El 15 de agosto se han cumplido 50 años del Festival de Woodstock, no sólo uno de los capítulos musicales clave de la historia del rock and roll sino también símbolo de las ansias de libertad que convirtió la de los sesenta en una década prodigiosa. Antes, el 20 de Julio, Neil Armstrong daba los primeros pasos del hombre sobre la Luna.

Woodstock fue algo asi como una inocente tierra prometida en la que iba a reinar la paz y el amor en una década que llegaba a su fin, una especie de American Utopia, cercenada brutalmente por la familia Manson. Como el poeta Allen Ginsberg y el gurú psicodélico Timothy Leary, aquellos jóvenes venidos de todos los estados de Norteamérica pensaban que se podía cambiar el mundo mediante la exploración de las drogas, la búsqueda de la espiritualidad y la contestación contracultural al sistema, tomando como bandera pacifista imprescindible el himno Give peace a chance de John Ono Lennon, modelo de insurgencia y de creatividad.
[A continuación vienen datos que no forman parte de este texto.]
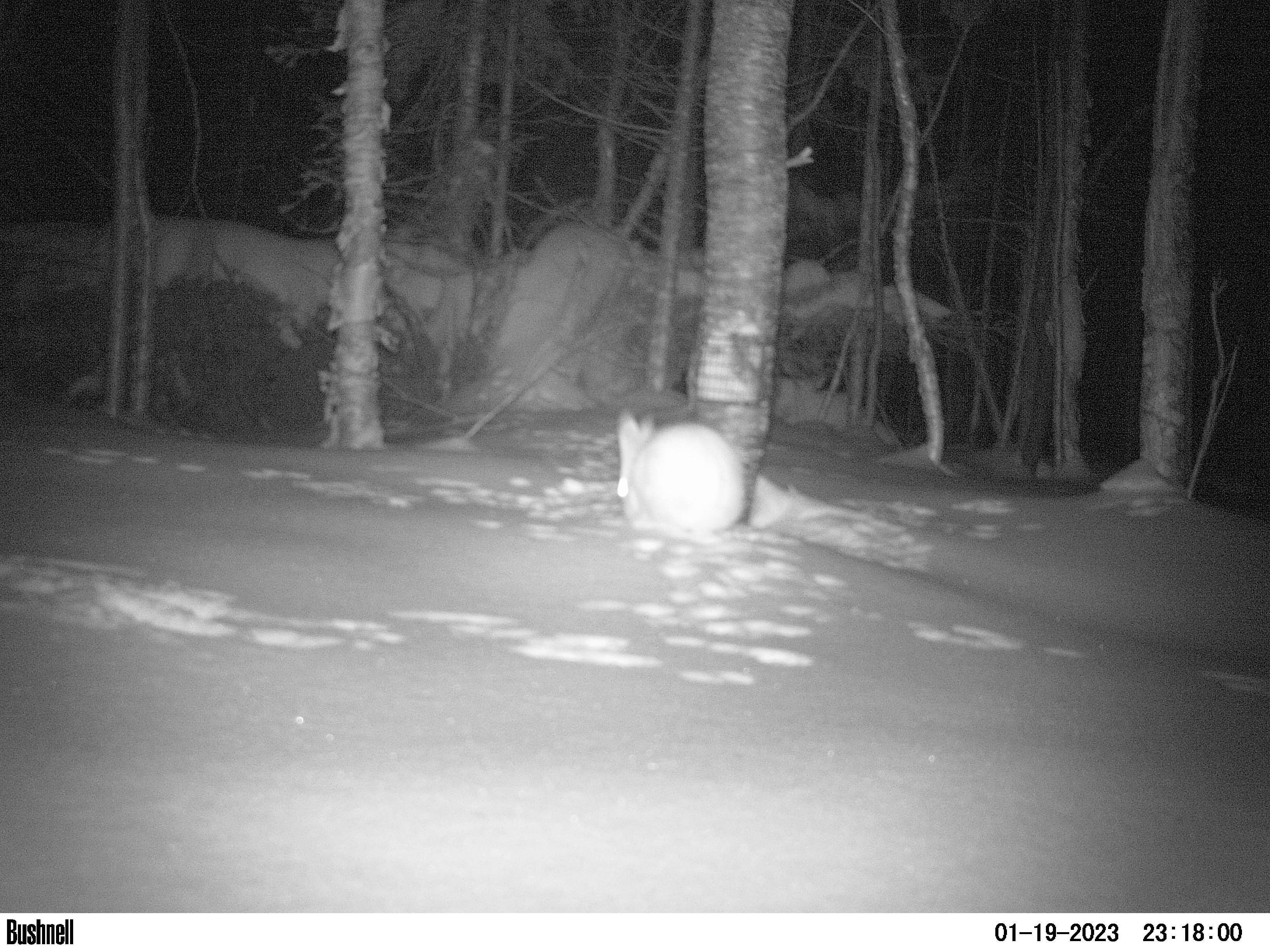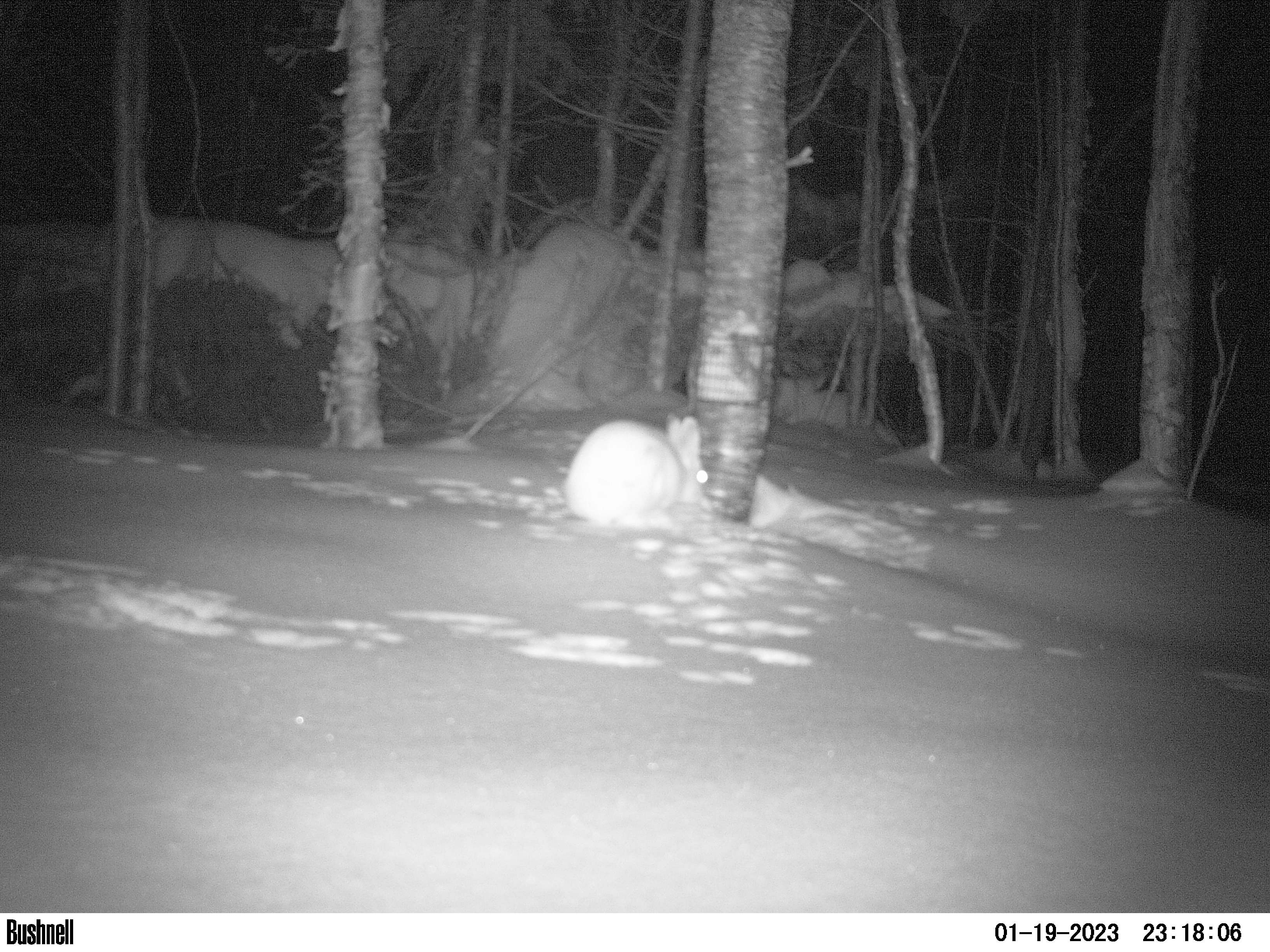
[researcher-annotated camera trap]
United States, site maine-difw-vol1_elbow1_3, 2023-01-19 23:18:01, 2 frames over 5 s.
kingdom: Animalia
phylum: Chordata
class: Mammalia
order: Lagomorpha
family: Leporidae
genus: Lepus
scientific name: Lepus americanus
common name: snowshoe hare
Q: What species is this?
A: Snowshoe hare (Lepus americanus).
Cinco mil kilómetros hacia el Este, las trepidaciones de los 60 despertaban lentamente en una València pretendidamente underground enfrentada a la realidad oficialista marcada por el autoritarismo franquista implacable, la brigada 26 y sus sótanos del Mercado Central, el Plan Sur, los paradores falleros - donde en 1963 habia actuado Johnny Halliday- y por el piadoso alcalde de aquel 1969.

Scooters, Levi´s de segunda mano provenientes de la VI Flota y parcas marineras para los mods; casacas de cuero, botines y pulseras para los rockers al estilo Bruno Lomas, como referencias de dos universos paralelos o espejismos engañosos desparramados por la ciudad entre diversos ejes: el de la Gran Via con lugares de encuentro como Le Mans, Sam´s o Good Tavern, el eje La Nau-Bonaire y el del Barrio del Carmen.
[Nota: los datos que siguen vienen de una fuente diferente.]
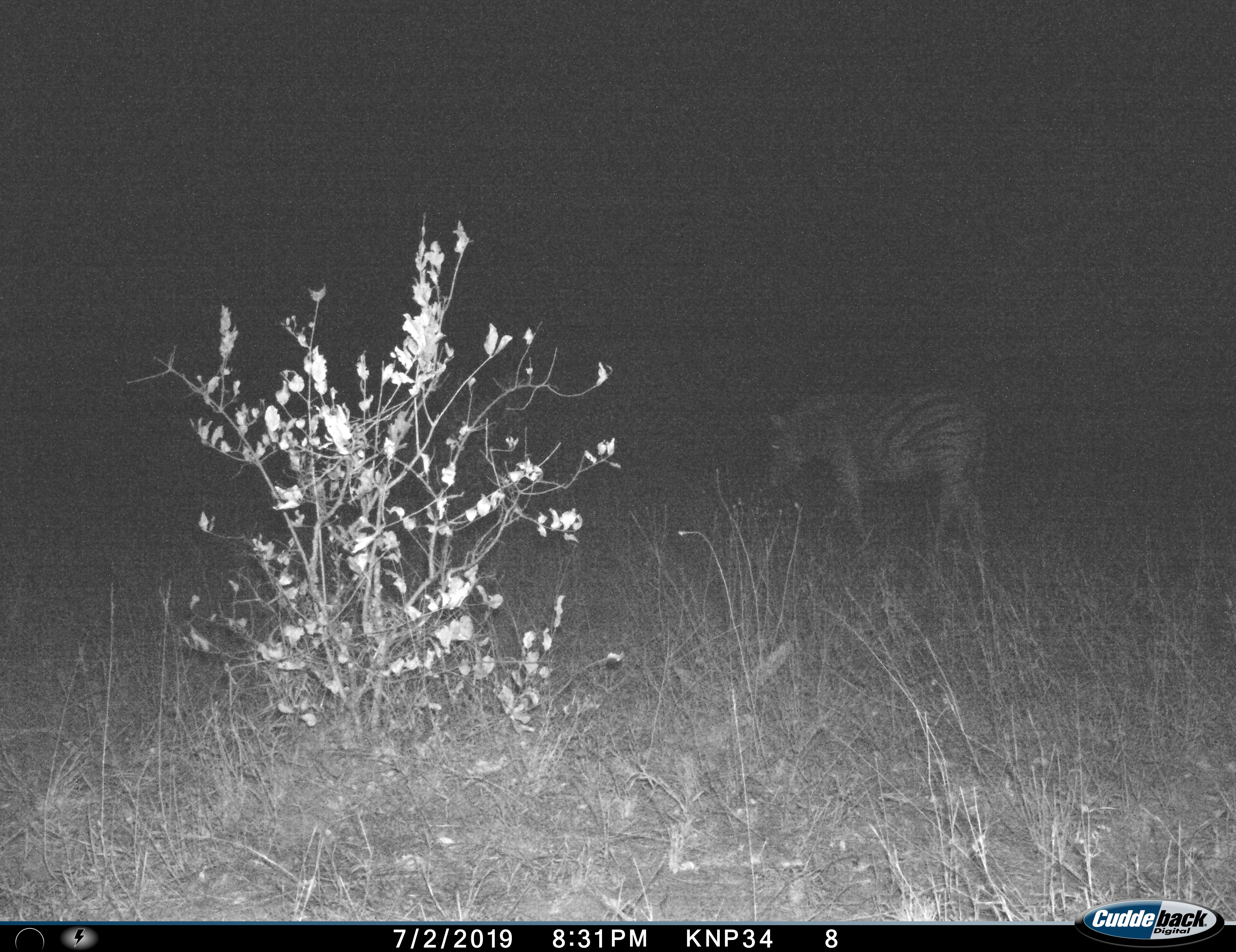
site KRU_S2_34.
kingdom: Animalia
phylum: Chordata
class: Mammalia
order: Perissodactyla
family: Equidae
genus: Equus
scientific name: Equus quagga burchellii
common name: burchell's zebra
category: zebraburchells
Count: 1.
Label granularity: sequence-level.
Lugares casi secretos como Cañas y Barro, locales musicales como Capsa 13, La Casa Vella y el Cine Club Universitario con Lluis Miquel y Els Cinc Xics o bares como el de Javo y Tony Soler, el Mesón de la Tortilla, el bar Amadeo o el Bermell, todos ellos puntos de encuentro frecuentados por la gauche divine formada por vagabundos del Parterre, bohemios diletantes y flâneurs, por pintores como Massoni, Teixidor o Alemany, el Equipo Crónica, cantautores como Raimon y sus conciertos semiclandestinos, por el escultor Andreu Alfaro del grupo Parpalló y por la aparición de las famosas matinales de los hermanos Belda en El Micalet, de los comics underground de Javier y Nacho Errando y de la saga de los Cabrera, coqueteando con la potente excitación y la emoción descontrolada. Las referencias a todos ellos y a muchos más que quedan en los pliegues de la memoria son importantes a la hora de entender el axioma de que o cambiabas el mundo o el mundo te cambiaba a ti.
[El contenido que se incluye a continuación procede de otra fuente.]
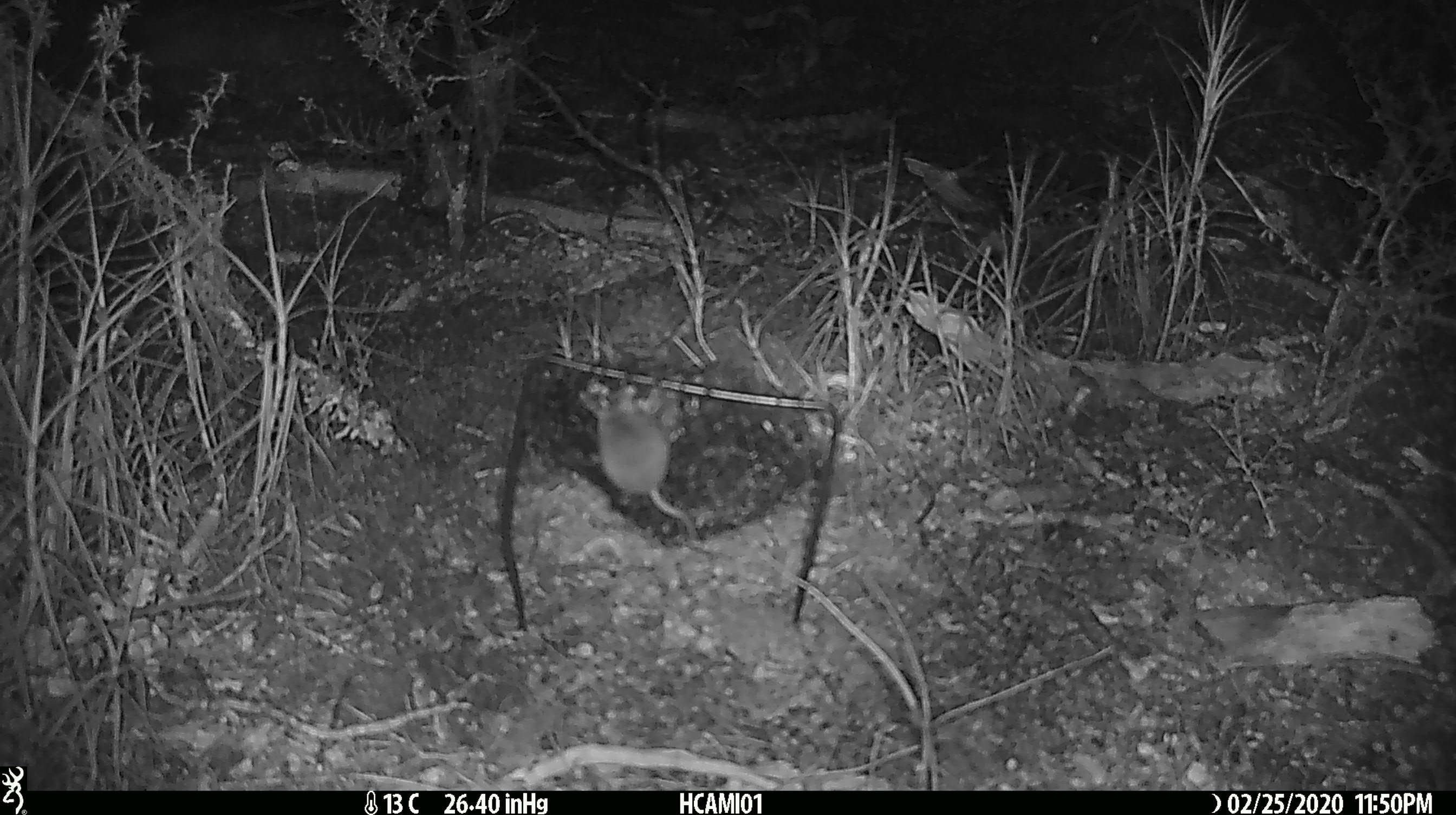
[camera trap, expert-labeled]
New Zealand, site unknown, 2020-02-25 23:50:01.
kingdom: Animalia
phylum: Chordata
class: Mammalia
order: Rodentia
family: Muridae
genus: Mus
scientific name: Mus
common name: mouse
En estos tiempos de memoria liquida y de apropiaciones culturales tardías, la mayoría de los supervivientes de aquella década opinamos que- como diría Tony Wilson en su 24hour Party People- «caso de tener que elegir entre la leyenda y la realidad, es mejor quedarse con la leyenda». O dicho con las palabras de Neil Young: «Es mejor quemarse de una vez que apagarse lentamente». Mucho tiempo después apareció el punk y finalmente la vulgarización de la ruta del bakalao y la globalización mediocre a través de Internet. Pero eso es otra historia.